Serait-il possible qu'il existe un monde après le bord du monde?

Elle lance quelques phéromones à ses collègues restées sur la berge pour leur raconter tout ça, mais on dialogue mal à si grande distance.

Elle fait demi-tour, et c'est alors que se déclenchent à nouveau le tremblement et le bruit énormes. Le retour des Gardiens! Elle galope de toutes ses forces pour rejoindre ses compagnes.

Celles-ci restent pétrifiées durant la brève fraction de temps où une stupéfiante masse traverse leur ciel dans un vrombissement énorme. Les Gardiens sont passés, exaltant les odeurs d'huiles minérales. Et 4000e a disparu.

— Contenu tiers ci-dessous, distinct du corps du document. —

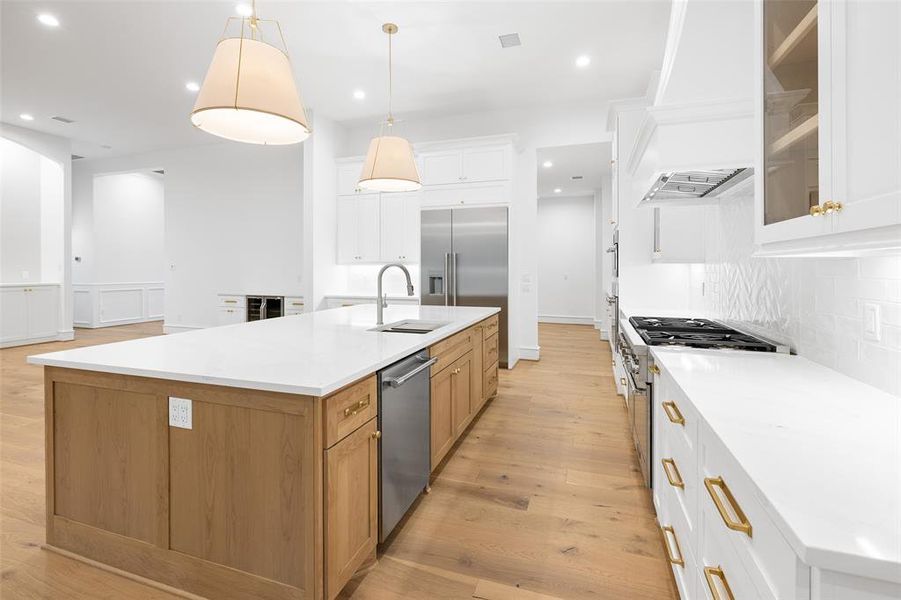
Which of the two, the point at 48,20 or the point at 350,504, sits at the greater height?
the point at 48,20

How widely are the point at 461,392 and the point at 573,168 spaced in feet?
18.0

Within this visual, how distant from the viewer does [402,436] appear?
1.99 meters

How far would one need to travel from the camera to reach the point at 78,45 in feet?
14.5

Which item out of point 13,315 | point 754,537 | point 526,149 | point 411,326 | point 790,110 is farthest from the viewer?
point 13,315

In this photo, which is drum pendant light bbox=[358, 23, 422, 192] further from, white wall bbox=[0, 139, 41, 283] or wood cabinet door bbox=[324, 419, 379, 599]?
white wall bbox=[0, 139, 41, 283]

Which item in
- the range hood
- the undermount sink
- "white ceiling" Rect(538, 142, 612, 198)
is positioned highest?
"white ceiling" Rect(538, 142, 612, 198)

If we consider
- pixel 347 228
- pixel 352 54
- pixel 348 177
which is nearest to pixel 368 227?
pixel 347 228

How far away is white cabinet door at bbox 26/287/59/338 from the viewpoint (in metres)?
6.90

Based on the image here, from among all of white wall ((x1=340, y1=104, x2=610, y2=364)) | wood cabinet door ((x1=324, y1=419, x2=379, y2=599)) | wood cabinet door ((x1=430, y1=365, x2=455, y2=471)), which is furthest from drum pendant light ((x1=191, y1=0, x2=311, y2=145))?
white wall ((x1=340, y1=104, x2=610, y2=364))

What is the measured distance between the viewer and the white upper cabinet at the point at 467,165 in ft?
17.9

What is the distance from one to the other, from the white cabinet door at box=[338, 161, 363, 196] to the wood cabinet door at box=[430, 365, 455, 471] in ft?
14.5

Les fourmis se rapprochent un peu du bord et comprennent. 4000e a été écrasée si densément que son corps ne fait plus qu'un dixième de tête d'épaisseur, comme incrusté dans le sol noir!

Il ne reste plus rien de la vieille exploratrice belokanienne. Le supplice des œufs d'ichneumon prend fin par la même occasion. On voit d'ailleurs qu'une larve de cette guêpe venait de lui transpercer le dos, à peine un point blanc au milieu du corps roux aplati…

C'est donc ainsi que frappent les Gardiens du bout du monde. On entend juste un vacarme, on perçoit un souffle et instantanément tout est détruit, pulvérisé, écrasé. 103 683e n'a pas fini d'analyser le phénomène qu'une autre déflagration se fait entendre. La mort frappe même lorsque personne ne traverse son seuil. La poussière retombe.